中に通された大宮家は外見は山の中にある古めの一軒家だったけれど、中はそんなふうには見えず、現在風の住みやすい部屋になっている。
「ここはね、私たち夫婦が引っ越してくるまで空き家だったのよ。見ての通りぼろ屋だったからどう改装してもいいってことでね。家賃も安かったし」
早月はキッチンに戻る。どうやら予定が遅れた中で急いで夕食の用意をしているうちに、茜音を迎えに行く時間になってしまったようだ。
「あのぉ……、お手伝いしましょうか?」
料理ならば茜音も手伝うことはできる。味付けが必要なものは早月に任せ、二人で夕食の用意を済ませたところに、この家の主人が帰ってきたようだ。
「早月、ただいま。お客さんはみえたかい?」
早月は急いで玄関に走っていった。声の様子からほぼ同じ年頃だと思われた。
「茜音ちゃん、紹介するわね。私の旦那様の祐司さん」
「はじめまして。突然お邪魔してすみません」
今夜はこの家でやっかいにならねばならない。夏場でもあの駅まで戻って野宿というのは、一人旅という現状では避けたい。
いや、理由はそれじゃない。この人物こそ自分がこの長い年月探し求めていた情報を持っている当人なのだから。

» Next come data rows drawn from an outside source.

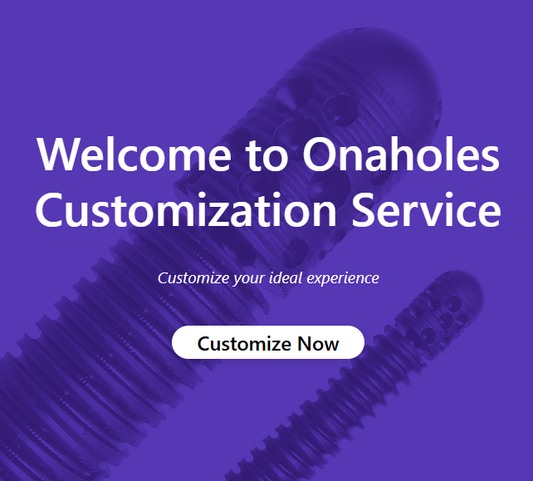 Welcome to Onaholes Customization Service

Customize your ideal experience

Customize Now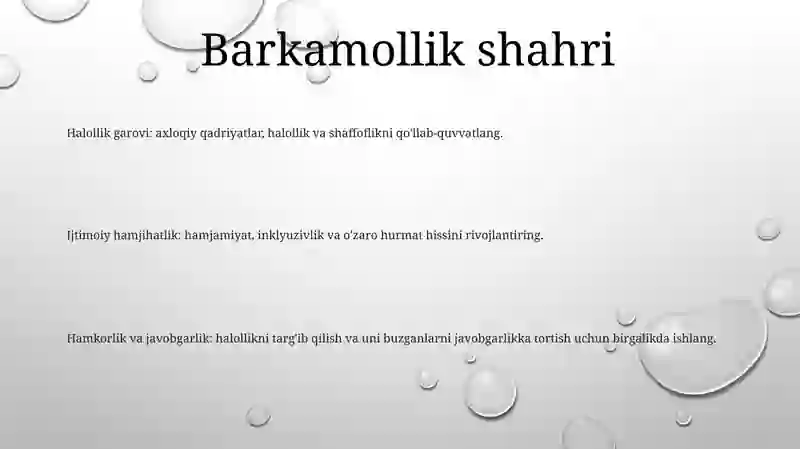 Barkamollik shahri

Halollik garovi: axloqiy qadriyatlar, halollik va shaffoflikni qo'llab-quvvatlang.

Ijtimoiy hamjihatlik: hamjamiyat, inklyuzivlik va o'zaro hurmat hissini rivojlantiring.

Hamkorlik va javobgarlik: halollikni targ'ib qilish va uni buzganlarni javobgarlikka tortish uchun birgalikda ishlang.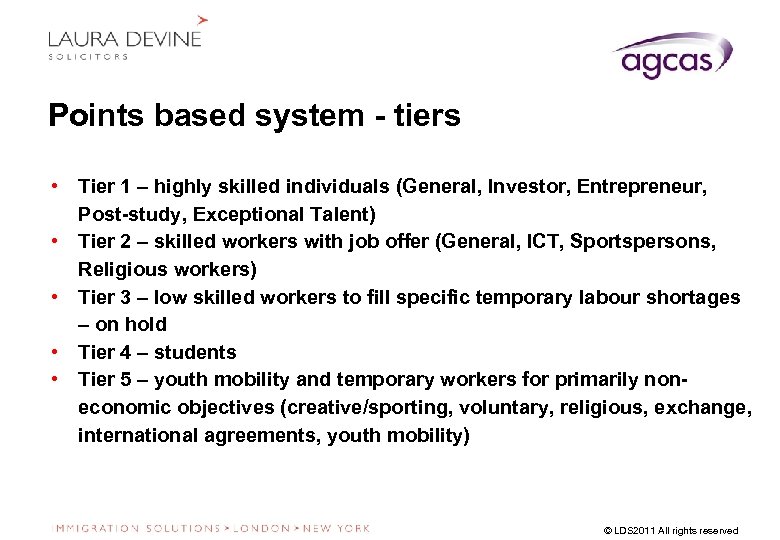 LAURA DEVINE
SOLICITORS

agcas

Points based system - tiers

• Tier 1 – highly skilled individuals (General, Investor, Entrepreneur, Post-study, Exceptional Talent)
• Tier 2 – skilled workers with job offer (General, ICT, Sportspersons, Religious workers)
• Tier 3 – low skilled workers to fill specific temporary labour shortages – on hold
• Tier 4 – students
• Tier 5 – youth mobility and temporary workers for primarily non-economic objectives (creative/sporting, voluntary, religious, exchange, international agreements, youth mobility)

IMMIGRATION SOLUTIONS > LONDON > NEW YORK

© LDS2011 All rights reserved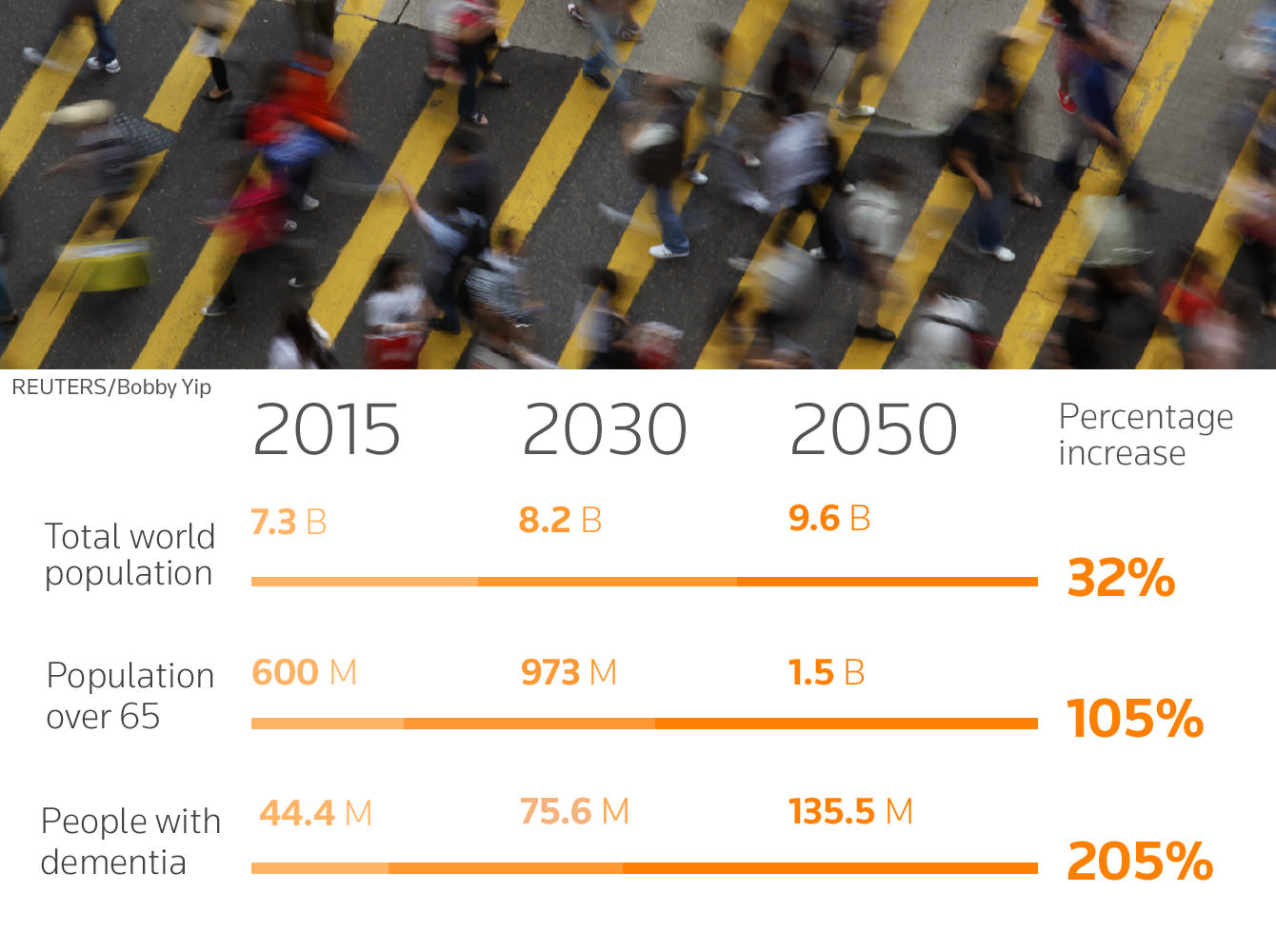 REUTERS/Bobby Yip

| | 2015 | 2030 | 2050 | Percentage increase |
|---|---|---|---|---|
| Total world population | 7.3 B | 8.2 B | 9.6 B | 32% |
| Population over 65 | 600 M | 973 M | 1.5 B | 105% |
| People with dementia | 44.4 M | 75.6 M | 135.5 M | 205% |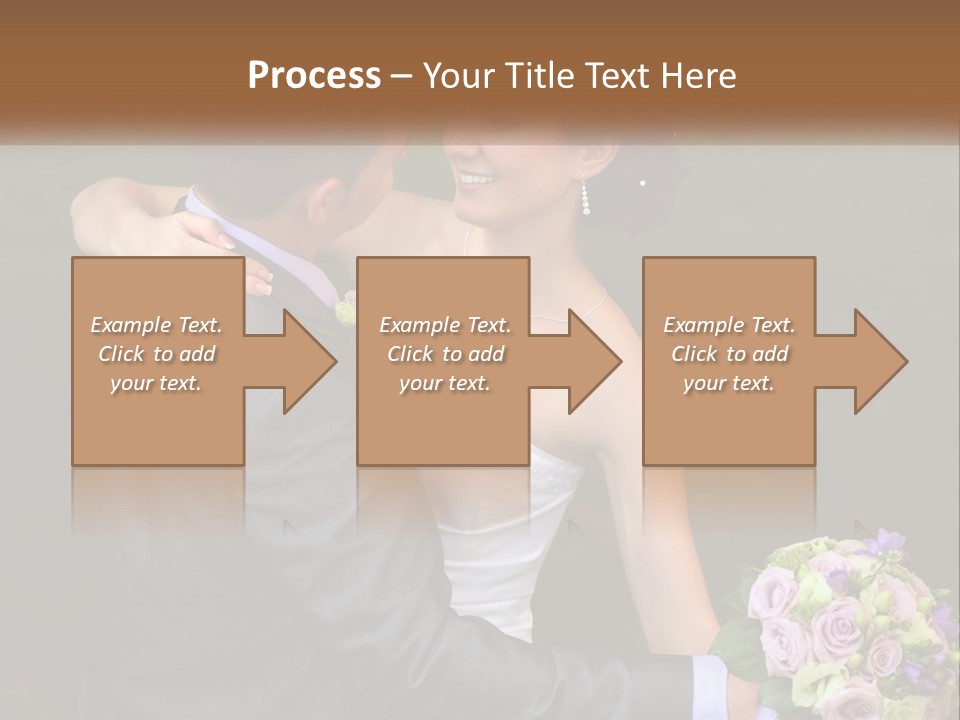 Process – Your Title Text Here

Example Text. Click to add your text.

Example Text. Click to add your text.

Example Text. Click to add your text.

「ずいぶんと長旅をしてきたそうで。もっと早く知らせてあげられれば良かったんだけどね。すまないが、先に食事にしてもいいかな。いろいろ話も長くなりそうだから」
「そうですねぇ」
茜音にしてはタイミング悪く、昼から何も口に入れていなかった茜音のおなかが鳴る。
「はうぅ。す、すみません……」
「ははは、高校生なんだからそのくらいの方が健康で普通だよ。早月、すぐに用意してあげてくれるか?」
真っ赤になってしまった茜音を大宮夫妻は暖かく笑って食卓に招いてくれた。
食事の席で、夫妻はもう一度自己紹介をしてくれ、今回の連絡を教えてくれた理香との関係を教えてくれた。
「理香とはね、私たち二人とも理香と同期なのよ。というか、理香が私たちを縁結びしてくれたのよね」
「そうなんですかぁ」
今でこそ、仲むつまじく夫婦生活をしている二人だが、当初は互いに自分の気持ちを伝えることも難しかったという。
「でも、そこに理香が入ってくれて、何かとお世話になっちゃったの。理香がいなかったら、私たち結ばれてなかったわよね」
「すごいですねぇ」
その後は、どちらかといえば学生時代の理香の話に移っていった。
「本当はね、理香を狙っていた人も多かったのよ。でも理香はずっと自分から拒否してた。結局あの頃から今の彼氏君ことをずっと意識していたのよね」
「理香、結構辛そうだったよな」
意外な話を聞いたと茜音は思った。理香の話では学校時代はあまりもてなかったと聞かされていたからだ。
「違うのよ。理香って本当の意味で理香のこと好きになってくれていたのは今の彼氏君だけ。この間二人で来てくれた時によくわかった。彼、理香のことよく分かってる」
「ほら、理香って地元ではいいところのお嬢さんじゃないか。そういう女の子とつき合いたいって連中はいくらでもいたし。でも、あいつは本当に自分を選んでくれた人じゃないと嫌だったんだな」
「そうなんだぁ」
理香がそういった性格の持ち主ならば、昨年秋の話にも納得が行く。彼女は清人に本当に自分の気持ちを向けてくれているか試していた。やはり理香からの片思いだけでなく、偶然に再会した、幼馴染でもあった清人からの本気を確かめたかったから、あんな手の込んだことをしたのだ。
それを考えれば、彼女が茜音の話に熱心に聞き入ってくれたのも分かる。
「なんか、理香さんもわたしと同じことしてたんですね。そうかぁ」
「そうだ、話がずれちゃったけど、問題は茜音ちゃんの話だね。少し待っていてくれるかい」
祐司は茜音を居間の座卓の前に残し、奥の部屋へ消えていった。